■ Set exercise
Return every line in the records below that contains the string "picture". Case counts.

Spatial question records
- - - - -

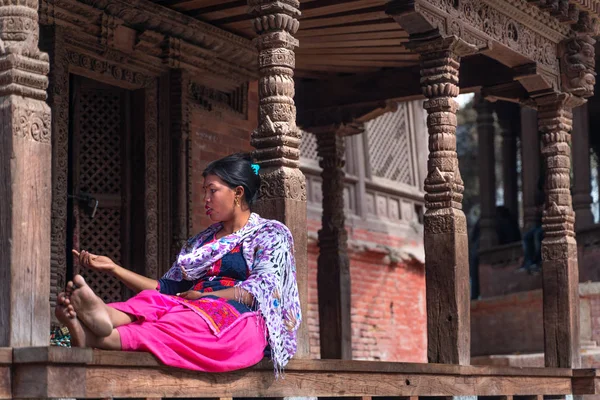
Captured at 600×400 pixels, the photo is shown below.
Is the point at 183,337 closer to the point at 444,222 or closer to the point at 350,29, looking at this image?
the point at 444,222

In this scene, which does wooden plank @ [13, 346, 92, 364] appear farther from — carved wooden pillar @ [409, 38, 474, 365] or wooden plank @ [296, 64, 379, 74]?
wooden plank @ [296, 64, 379, 74]

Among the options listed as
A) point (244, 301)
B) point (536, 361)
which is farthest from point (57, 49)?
point (536, 361)

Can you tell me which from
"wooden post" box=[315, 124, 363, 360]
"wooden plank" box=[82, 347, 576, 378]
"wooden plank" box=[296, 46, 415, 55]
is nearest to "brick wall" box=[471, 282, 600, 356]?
"wooden post" box=[315, 124, 363, 360]

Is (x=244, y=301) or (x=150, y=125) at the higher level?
(x=150, y=125)

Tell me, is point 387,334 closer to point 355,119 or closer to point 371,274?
point 371,274

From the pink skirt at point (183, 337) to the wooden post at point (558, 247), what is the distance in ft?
16.6

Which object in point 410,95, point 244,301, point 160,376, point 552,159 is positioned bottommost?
point 160,376

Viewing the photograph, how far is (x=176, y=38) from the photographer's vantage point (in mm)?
10281

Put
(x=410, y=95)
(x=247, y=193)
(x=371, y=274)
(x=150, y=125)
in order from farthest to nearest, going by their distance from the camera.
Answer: (x=371, y=274)
(x=410, y=95)
(x=150, y=125)
(x=247, y=193)

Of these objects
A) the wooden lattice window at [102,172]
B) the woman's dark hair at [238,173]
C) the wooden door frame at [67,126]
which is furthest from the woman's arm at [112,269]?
the wooden lattice window at [102,172]

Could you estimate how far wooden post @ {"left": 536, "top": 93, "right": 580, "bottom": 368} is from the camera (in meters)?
10.7

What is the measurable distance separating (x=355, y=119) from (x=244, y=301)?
20.6 ft

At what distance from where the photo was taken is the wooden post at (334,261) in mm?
12086

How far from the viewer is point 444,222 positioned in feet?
29.6
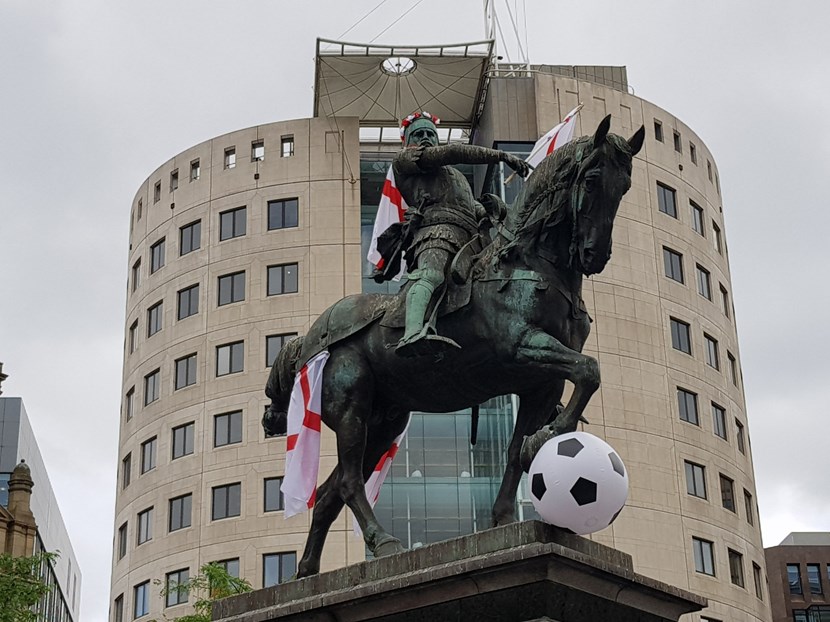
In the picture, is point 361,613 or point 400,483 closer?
point 361,613

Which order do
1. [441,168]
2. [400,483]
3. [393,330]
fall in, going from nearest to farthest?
1. [393,330]
2. [441,168]
3. [400,483]

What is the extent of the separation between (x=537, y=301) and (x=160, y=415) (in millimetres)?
59879

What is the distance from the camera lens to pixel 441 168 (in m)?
16.9

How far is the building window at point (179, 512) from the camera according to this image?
2724 inches

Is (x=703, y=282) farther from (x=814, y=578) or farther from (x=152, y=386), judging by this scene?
(x=814, y=578)

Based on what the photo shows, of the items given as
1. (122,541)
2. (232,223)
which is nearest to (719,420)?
(232,223)

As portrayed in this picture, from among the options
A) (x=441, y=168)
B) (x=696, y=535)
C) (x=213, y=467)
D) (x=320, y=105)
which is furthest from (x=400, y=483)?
(x=441, y=168)

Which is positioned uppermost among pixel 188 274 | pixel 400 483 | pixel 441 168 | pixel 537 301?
pixel 188 274

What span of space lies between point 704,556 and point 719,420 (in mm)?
7721

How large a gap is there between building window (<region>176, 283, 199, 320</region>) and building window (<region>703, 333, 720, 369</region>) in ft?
82.8

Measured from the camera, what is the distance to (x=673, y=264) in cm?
7438

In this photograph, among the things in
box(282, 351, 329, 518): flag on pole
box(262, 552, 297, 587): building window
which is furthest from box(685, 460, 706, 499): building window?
box(282, 351, 329, 518): flag on pole

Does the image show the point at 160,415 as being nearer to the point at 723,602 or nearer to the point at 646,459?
the point at 646,459

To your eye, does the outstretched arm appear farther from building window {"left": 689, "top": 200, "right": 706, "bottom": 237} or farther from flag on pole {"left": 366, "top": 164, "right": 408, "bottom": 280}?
building window {"left": 689, "top": 200, "right": 706, "bottom": 237}
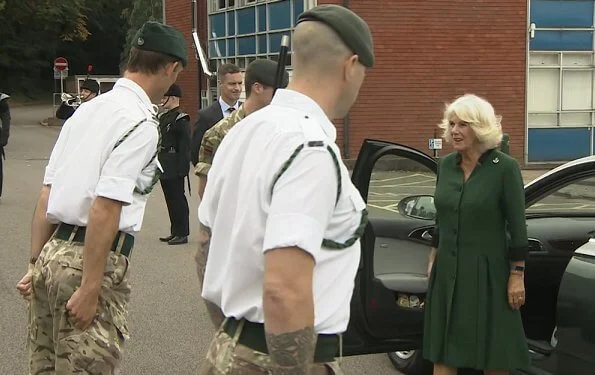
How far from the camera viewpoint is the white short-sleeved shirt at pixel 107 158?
291 cm

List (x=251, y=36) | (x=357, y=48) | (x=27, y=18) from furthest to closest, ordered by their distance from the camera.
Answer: (x=27, y=18), (x=251, y=36), (x=357, y=48)

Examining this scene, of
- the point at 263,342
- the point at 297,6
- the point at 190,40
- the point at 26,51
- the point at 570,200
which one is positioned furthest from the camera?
the point at 26,51

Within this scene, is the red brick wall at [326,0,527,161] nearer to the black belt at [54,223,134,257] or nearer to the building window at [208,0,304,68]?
the building window at [208,0,304,68]

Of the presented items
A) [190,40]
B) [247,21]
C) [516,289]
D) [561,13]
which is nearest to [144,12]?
[190,40]

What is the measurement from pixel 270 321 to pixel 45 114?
149ft

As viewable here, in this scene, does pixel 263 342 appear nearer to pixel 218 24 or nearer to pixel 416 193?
pixel 416 193

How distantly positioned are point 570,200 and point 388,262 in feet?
4.41

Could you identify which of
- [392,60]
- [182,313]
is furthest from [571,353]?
[392,60]

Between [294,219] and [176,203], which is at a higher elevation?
[294,219]

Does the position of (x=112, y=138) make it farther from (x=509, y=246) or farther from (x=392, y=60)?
(x=392, y=60)

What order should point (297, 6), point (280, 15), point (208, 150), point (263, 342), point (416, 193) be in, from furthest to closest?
point (280, 15) → point (297, 6) → point (208, 150) → point (416, 193) → point (263, 342)

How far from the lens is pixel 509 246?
156 inches

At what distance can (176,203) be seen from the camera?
31.2 feet

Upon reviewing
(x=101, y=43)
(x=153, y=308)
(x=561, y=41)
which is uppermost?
(x=101, y=43)
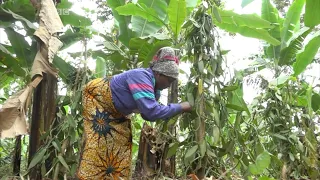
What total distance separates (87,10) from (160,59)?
147 cm

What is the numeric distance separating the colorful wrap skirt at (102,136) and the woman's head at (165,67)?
0.86 ft

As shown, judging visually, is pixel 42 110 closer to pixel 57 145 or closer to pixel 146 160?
pixel 57 145

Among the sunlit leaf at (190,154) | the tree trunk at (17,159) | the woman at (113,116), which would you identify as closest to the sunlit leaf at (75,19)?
the tree trunk at (17,159)

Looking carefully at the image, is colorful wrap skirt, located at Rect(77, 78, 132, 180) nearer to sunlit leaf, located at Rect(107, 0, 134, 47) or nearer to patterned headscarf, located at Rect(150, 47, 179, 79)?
patterned headscarf, located at Rect(150, 47, 179, 79)

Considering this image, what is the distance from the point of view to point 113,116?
186cm

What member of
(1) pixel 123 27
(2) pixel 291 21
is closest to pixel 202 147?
(1) pixel 123 27

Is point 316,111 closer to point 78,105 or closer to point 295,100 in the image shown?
point 295,100

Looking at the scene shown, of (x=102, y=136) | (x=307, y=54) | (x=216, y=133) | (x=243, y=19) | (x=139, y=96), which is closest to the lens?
(x=139, y=96)

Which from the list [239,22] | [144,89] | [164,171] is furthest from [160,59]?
[239,22]

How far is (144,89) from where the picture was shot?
1645mm

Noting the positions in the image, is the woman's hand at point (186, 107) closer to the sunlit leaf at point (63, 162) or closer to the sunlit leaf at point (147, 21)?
the sunlit leaf at point (63, 162)

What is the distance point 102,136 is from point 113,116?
0.11 m

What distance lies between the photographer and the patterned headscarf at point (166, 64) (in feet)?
5.57

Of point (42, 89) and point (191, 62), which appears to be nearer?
point (191, 62)
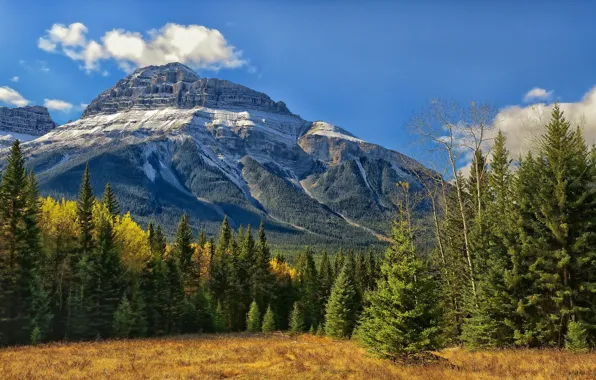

- - - - -

■ Response to this task
In the picture, is point 361,613 or point 400,483 closer?
As portrayed in this picture, from among the options
How far is (144,89) from where the picture was shot?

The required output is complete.